- Text segment -
Plans to slim down equalities legislation and narrow the school curriculum, and the threat posed to diversity and cohesion from free schools are all likely to hinder progress towards achieving true equality for LGBT teachers and pupils, speakers at the NASUWT’s annual LGBT Consultation Conference stated. The event was chaired by the then NASUWT President Chris Lines.
However, teachers can and must fight back, NASUWT General Secretary Chris Keates [above] told attendees, as she outlined the challenges facing the profession.
The Union has made significant progress in championing LGBT equality in schools, she said, highlighting the launch of the FIT DVD in association with Stonewall, which can be used by teachers to highlight the issue of homophobia with their students, and the publication of guidance by the previous government for schools on tackling homophobic bullying, to which the NASUWT was a contributor.
However, these achievements are being threatened by the Coalition’s policies, she argued, with a return to a more generalised approach to tackling bullying that fails to recognise homophobic bullying as a distinctive form of abuse.
The effect of these changes, along with cuts in public services, will further marginalise LGBT people, she said, a group that already suffers from continuing discrimination.
“Recent research has shown many LGBT people live in poverty and LGBT families are more likely to be poor. LGBT people are more likely to experience disadvantage in terms of health, housing and education. All of these problems are likely to increase as a result of this Coalition’s actions,” she said.

- Supplied entries -
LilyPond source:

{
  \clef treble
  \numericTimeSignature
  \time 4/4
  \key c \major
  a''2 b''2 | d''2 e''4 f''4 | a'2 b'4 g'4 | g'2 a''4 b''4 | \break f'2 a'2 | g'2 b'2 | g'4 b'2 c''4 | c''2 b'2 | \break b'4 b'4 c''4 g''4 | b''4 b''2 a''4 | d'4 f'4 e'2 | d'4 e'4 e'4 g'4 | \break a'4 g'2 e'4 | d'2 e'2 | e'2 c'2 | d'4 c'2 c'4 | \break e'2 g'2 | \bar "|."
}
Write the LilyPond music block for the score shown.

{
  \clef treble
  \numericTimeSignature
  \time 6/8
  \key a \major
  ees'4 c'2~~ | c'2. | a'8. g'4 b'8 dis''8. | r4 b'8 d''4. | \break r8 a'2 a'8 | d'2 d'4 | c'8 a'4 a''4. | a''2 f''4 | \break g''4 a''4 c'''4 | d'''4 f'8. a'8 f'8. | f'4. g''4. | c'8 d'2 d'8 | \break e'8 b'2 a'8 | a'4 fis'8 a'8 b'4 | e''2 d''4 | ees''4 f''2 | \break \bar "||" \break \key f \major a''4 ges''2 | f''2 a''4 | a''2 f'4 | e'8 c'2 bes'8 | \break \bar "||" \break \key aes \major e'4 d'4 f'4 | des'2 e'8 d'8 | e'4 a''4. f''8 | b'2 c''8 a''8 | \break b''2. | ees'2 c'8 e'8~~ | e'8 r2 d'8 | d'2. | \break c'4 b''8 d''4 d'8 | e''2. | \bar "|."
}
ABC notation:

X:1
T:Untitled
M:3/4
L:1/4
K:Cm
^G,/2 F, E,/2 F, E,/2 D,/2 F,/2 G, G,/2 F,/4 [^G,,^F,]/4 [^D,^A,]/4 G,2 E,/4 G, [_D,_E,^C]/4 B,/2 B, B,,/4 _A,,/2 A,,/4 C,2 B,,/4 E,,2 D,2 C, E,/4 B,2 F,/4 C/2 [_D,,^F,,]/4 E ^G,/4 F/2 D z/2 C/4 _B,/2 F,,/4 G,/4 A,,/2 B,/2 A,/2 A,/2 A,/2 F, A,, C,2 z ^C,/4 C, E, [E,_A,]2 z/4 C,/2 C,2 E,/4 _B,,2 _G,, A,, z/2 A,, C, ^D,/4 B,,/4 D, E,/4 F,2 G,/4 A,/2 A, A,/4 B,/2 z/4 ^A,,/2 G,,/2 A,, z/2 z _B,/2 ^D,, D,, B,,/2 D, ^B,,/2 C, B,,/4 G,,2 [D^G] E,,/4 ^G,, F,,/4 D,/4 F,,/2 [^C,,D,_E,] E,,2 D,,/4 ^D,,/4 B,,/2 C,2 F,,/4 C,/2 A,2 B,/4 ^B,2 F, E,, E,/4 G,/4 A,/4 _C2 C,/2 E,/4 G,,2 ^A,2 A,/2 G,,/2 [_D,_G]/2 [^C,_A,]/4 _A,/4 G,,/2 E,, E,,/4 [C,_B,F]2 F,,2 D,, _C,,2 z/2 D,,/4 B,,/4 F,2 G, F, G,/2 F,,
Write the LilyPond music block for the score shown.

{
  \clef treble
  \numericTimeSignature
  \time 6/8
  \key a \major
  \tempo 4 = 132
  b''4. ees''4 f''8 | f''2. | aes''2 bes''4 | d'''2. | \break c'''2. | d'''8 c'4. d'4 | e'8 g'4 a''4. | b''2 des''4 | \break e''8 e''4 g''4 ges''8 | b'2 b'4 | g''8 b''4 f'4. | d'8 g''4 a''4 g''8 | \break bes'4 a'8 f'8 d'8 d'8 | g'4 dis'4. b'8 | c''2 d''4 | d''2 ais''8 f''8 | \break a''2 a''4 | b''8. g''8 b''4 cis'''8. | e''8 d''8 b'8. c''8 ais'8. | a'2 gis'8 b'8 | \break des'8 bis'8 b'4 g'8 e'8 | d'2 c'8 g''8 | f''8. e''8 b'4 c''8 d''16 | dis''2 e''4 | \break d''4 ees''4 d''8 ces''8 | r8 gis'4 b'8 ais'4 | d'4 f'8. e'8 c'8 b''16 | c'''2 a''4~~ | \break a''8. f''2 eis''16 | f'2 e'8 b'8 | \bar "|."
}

- The task -
In the text about the NASUWT's LGBT Consultation Conference, who chaired the event?

- Output for this task -
Chris Lines, then President of the NASUWT.